Firstly thank you to the Lions of Chiropractic, on Monday night I presented a short talk on vitamin B12: An epidemic of mis-diagnosis and missed diagnosis.
For me learning functional medicine and nutrition from a Chiropractic point of view, is like taking the red pill in the film The matrix.
Once you see the truth about your patient’s health and symptoms from a nutritional (and neuromechanical perspective), there is no going back.
The reality is until I understood how profound vitamin B12 is for us as neuromechanical practitioners (it makes myelin, that pretty freakin’ important, right?), I was missing a lot of correct diagnoses because I was only looking through the lens of the neuromechanical system.
Your body is neuromechanical, metabolic and emotional/psychological.
You simply cannot ignore the metabolic side of health.
And if you think you can simply refer out for nutrition, my question is this?
How will you know they need to be referred out for B12 assessment if you don’t know the symptoms B12 presents with and the risk factors?
So as a special offer, I have once again opened the course up to new members, and we are already happily welcoming in new practitioners ready to create significant and sustainable changes through neuromechanical care.
You offer runs out on Monday night and the course closes once again.
You can check out the offer here and watch the “backstage video” so you can see everything on offer:
On to this weeks newsletter, I read a quote the other day which fits perfectly with one of the ACN’s “Core Commandments”, number 2 specifically:
I have modified the quote and now claim it as my own, like a British explorer “discovering” new country’s.
It goes like this:
“Evolution and biology does not care about your philosophy and
We are in the midst of an epidemic (an actual one) of chronic illness as a result of a mismatch between our evolutionary development and our modern lifestyles.

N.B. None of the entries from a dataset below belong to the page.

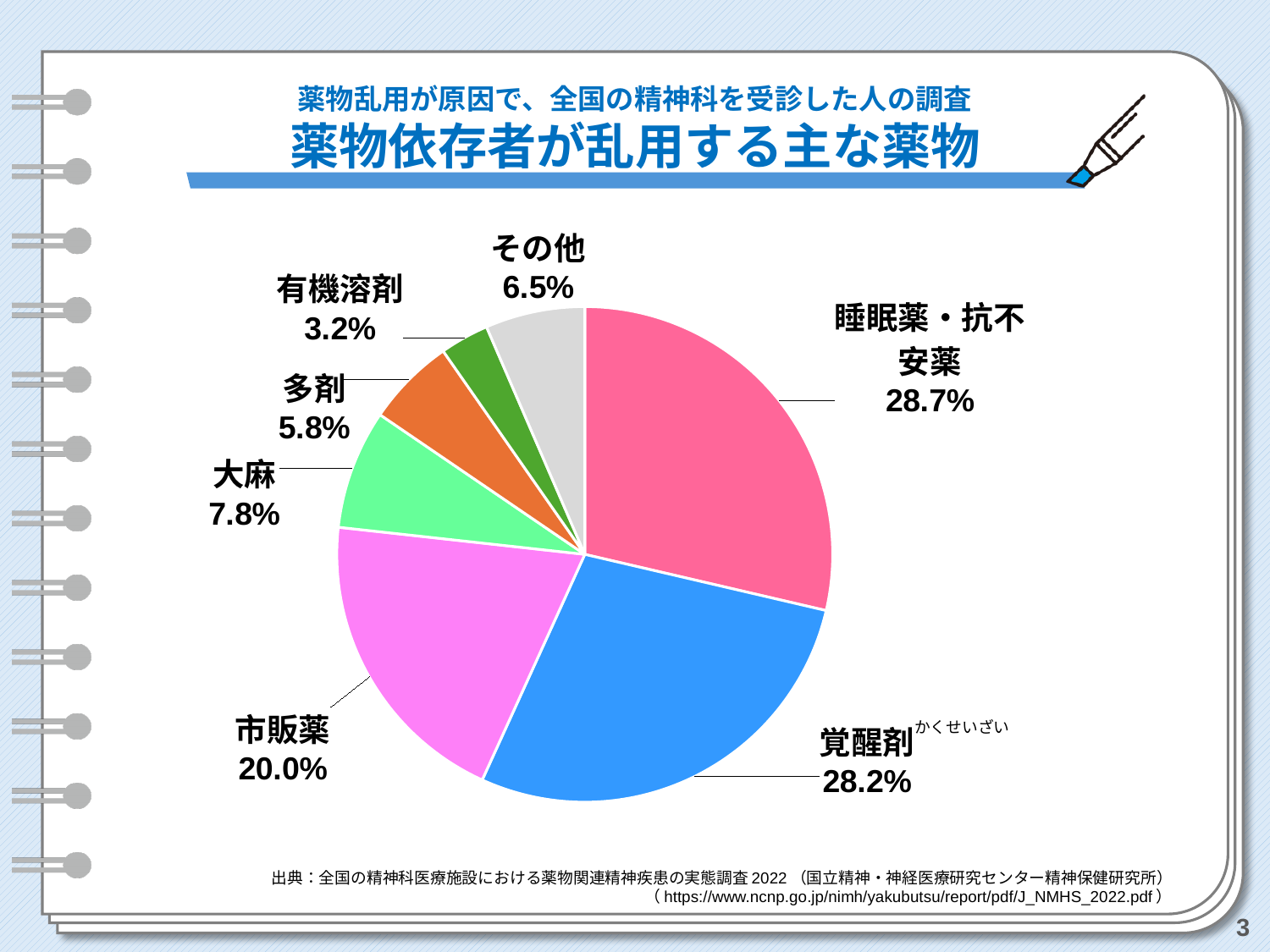
What percentage is shown for 多剤? 5.8% What percentage of the pie is 睡眠薬・抗不安薬? 28.7% How many categories are shown in the pie chart? 7 What share does 市販薬 have in the pie chart? 20.0% What is the value shown for 覚醒剤? 28.2% What kind of chart is shown on the slide? pie chart Which is larger, the slice for 多剤 or the slice for その他? その他 What is the value for 大麻? 7.8% What is the difference in percentage points between 市販薬 and 大麻? 12.2 Which category has the largest slice of the pie? 睡眠薬・抗不安薬 Which category has the smallest slice of the pie? 有機溶剤 What is the title of the chart on the slide? 薬物依存者が乱用する主な薬物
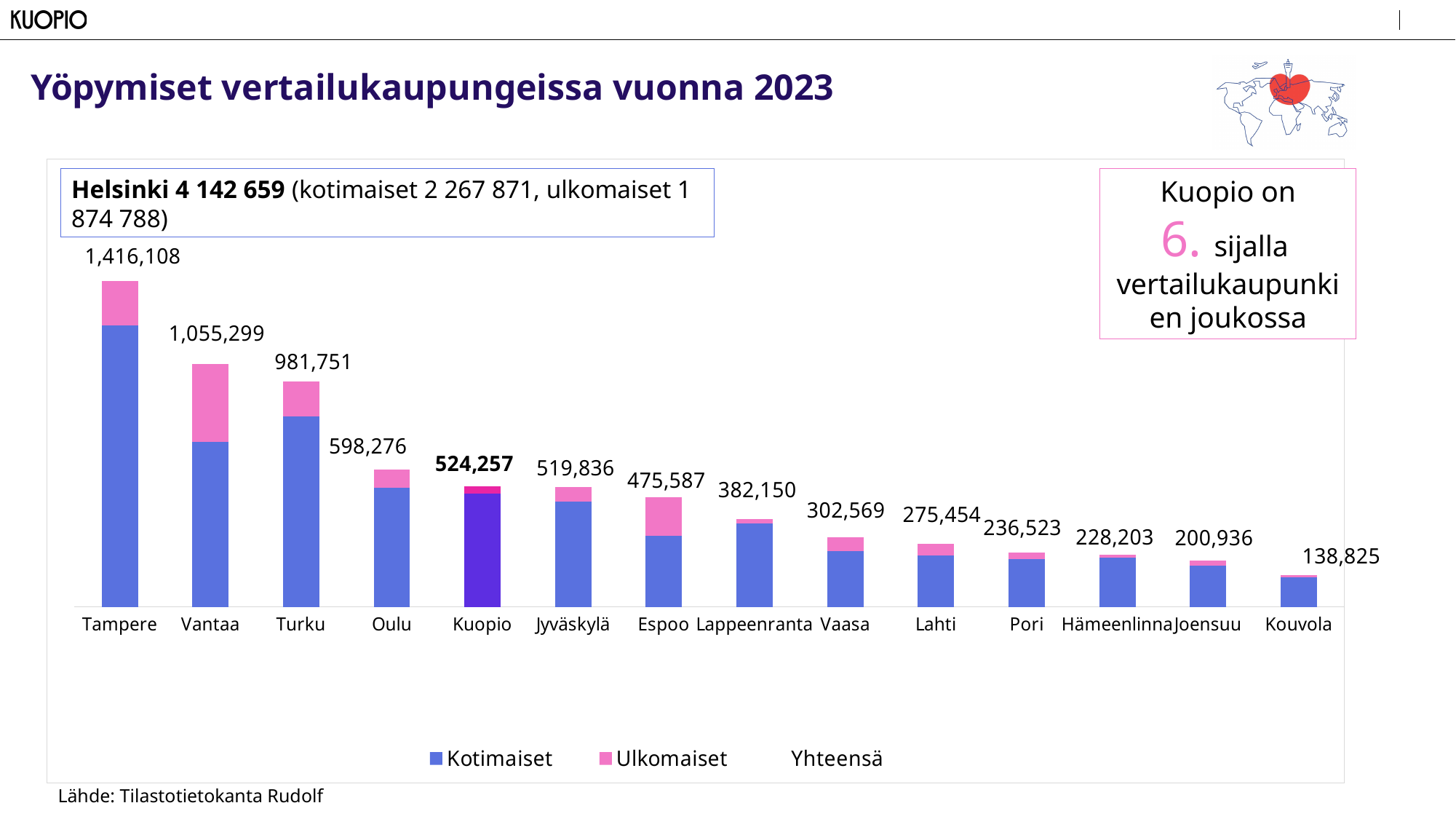
How many cities are shown as bars in the chart? 14 Which has a larger total, Turku or Espoo? Turku Which city in the chart has the lowest total? Kouvola What is the total number of overnight stays (Yhteensä) shown for Tampere? 1,416,108 What is the difference between the totals for Oulu and Kuopio? 74,019 What is the total value labelled for Kuopio? 524,257 What is the difference between the totals for Tampere and Vantaa? 360,809 How many entries does the chart legend list? 3 What is the total value labelled for Lappeenranta? 382,150 Which city in the chart has the highest total? Tampere Do the totals rise or fall from left to right along the x axis? fall What is the total value labelled for Kouvola? 138,825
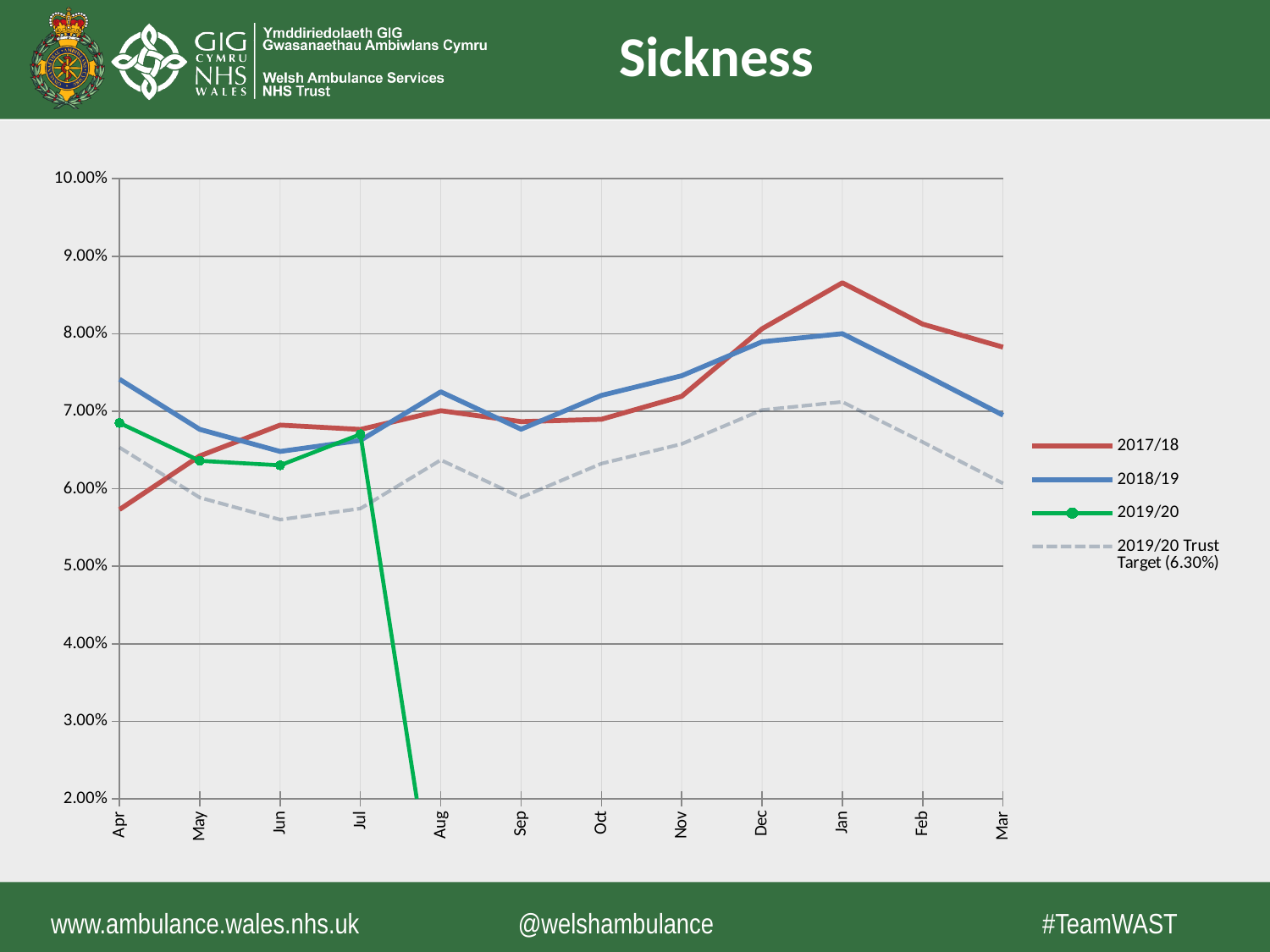
In Jan, which series has the larger value, 2017/18 or 2018/19? 2017/18 Is the value for 2019/20 in May greater or less than 7.00%? less In Apr, which series has the larger value, 2017/18 or 2018/19? 2018/19 Is the value for 2018/19 in Apr greater or less than 7.00%? greater What is the legend label for the dashed grey line? 2019/20 Trust Target (6.30%) Does the 2018/19 series rise or fall from Jan to Mar? fall How many months are shown along the x axis? 12 Is the value for 2017/18 in Jan greater or less than 8.00%? greater In which month does the 2017/18 series reach its highest value? Jan What kind of chart is shown on the slide? line chart How many series does the legend list? 4 In which month does the 2017/18 series have its lowest value? Apr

From the food we eat to our social interaction to our warm cosy toxic homes, it simply does not match how we evolved.
This is all nicely presented by someone way smarter than me, the evolutionary biologist Daniel Lieberman is his book, the story of the human body
FUN FACT: I learnt from this book that monkeys have no gluteus medius. Think about how they walk on two legs…..it is a bilateral compensated Trendelenburg sign!!
Anyhoo…..as we discussed a few weeks ago, vitamin D is looking good at stopping COVID from causing deaths and of course these are especially high in black and Asian groups.
We know that if you are anything other than caucasian, the rates of vitamin D deficiency in the UK is 100% across the board.
An evolutionary mismatch.
At some point, people (or their ancestors) from a BAME background moved from a country close to the equator to the UK.
The higher melanin content of darker skin is protective against the sun, which is a good thing if you live close to the equator.
At the equator with dark skin, you can still make enough vitamin D because you have consistent sun, but you don’t burn.
But if your ancestors are from central Africa and you live in Scotland, you have a serious mismatch on a biological level.
High melanin skin content with low-level UVB rays = very little vitamin D production = deficiency.
Even if you are caucasian, from September/October to March/April you simply cannot make any vitamin D, the UVB is too weak.
This is likely one of the reasons why fermented fish products have been used to promote health as far back as 2600 years ago.
Back then was known as “garum” and was highly prized.
This is likely how fermented cod liver oil evolved.
While there are lots of important nutrient in cod liver oil, vitamin D is especially important as there are not many other food sources and you are 100% reliant on food sources in the winter.
It is a great example of how we can learn from ancestral health and the way tribes/society can show us a path to health, well worn by our ancestors.
These mismatches might also give us clues as to why BAME groups in the UK are especially prone to certain health issues.
People of African or Caribbean heritage are far more likely to develop psychosis (nearly seven times higher than Caucasians).
The reasons for mental health issues are always complex and multifaceted with many factors affecting each other, so we simply cannot draw any definitive conclusions.
However, as with COVID, we can go back to basics and understand that:
– low vitamin D levels are very pro-inflammatory
– neuro-inflammation is directly linked with significant mental health issues
– People of African and Caribbean heritage are always low in vitamin D in the UK
Even if we don’t have a placebo-controlled RCT of vitamin D for BAME groups for mental health issues, wouldn’t it make sense to correct for the evolutionary mismatch and give everyone an optimal vitamin D levels, consistent with sun exposure of suitable strength for your skins melanin content?
Me personally, I am awaiting delivery of a Sperti vitamin D UVB lamp.
I will be getting 5 minutes of UVB every other day, to produce endogenous vitamin D all year round.
I will test my vitamin D levels in the next few weeks, which will be my peak after a long hot summer.
Then again after a few months of use to see if I can maintain optimal vitamin D without supplements.
ACTION TO TAKE
– Check out Daniel Lieberman’s book “The story of the human body”
– Test your vitamin D levels for a measly £29 with a finger prick test
– Stop shaming monkeys with hilarious GIF’s of their gait, it not their fault, they evolved that way.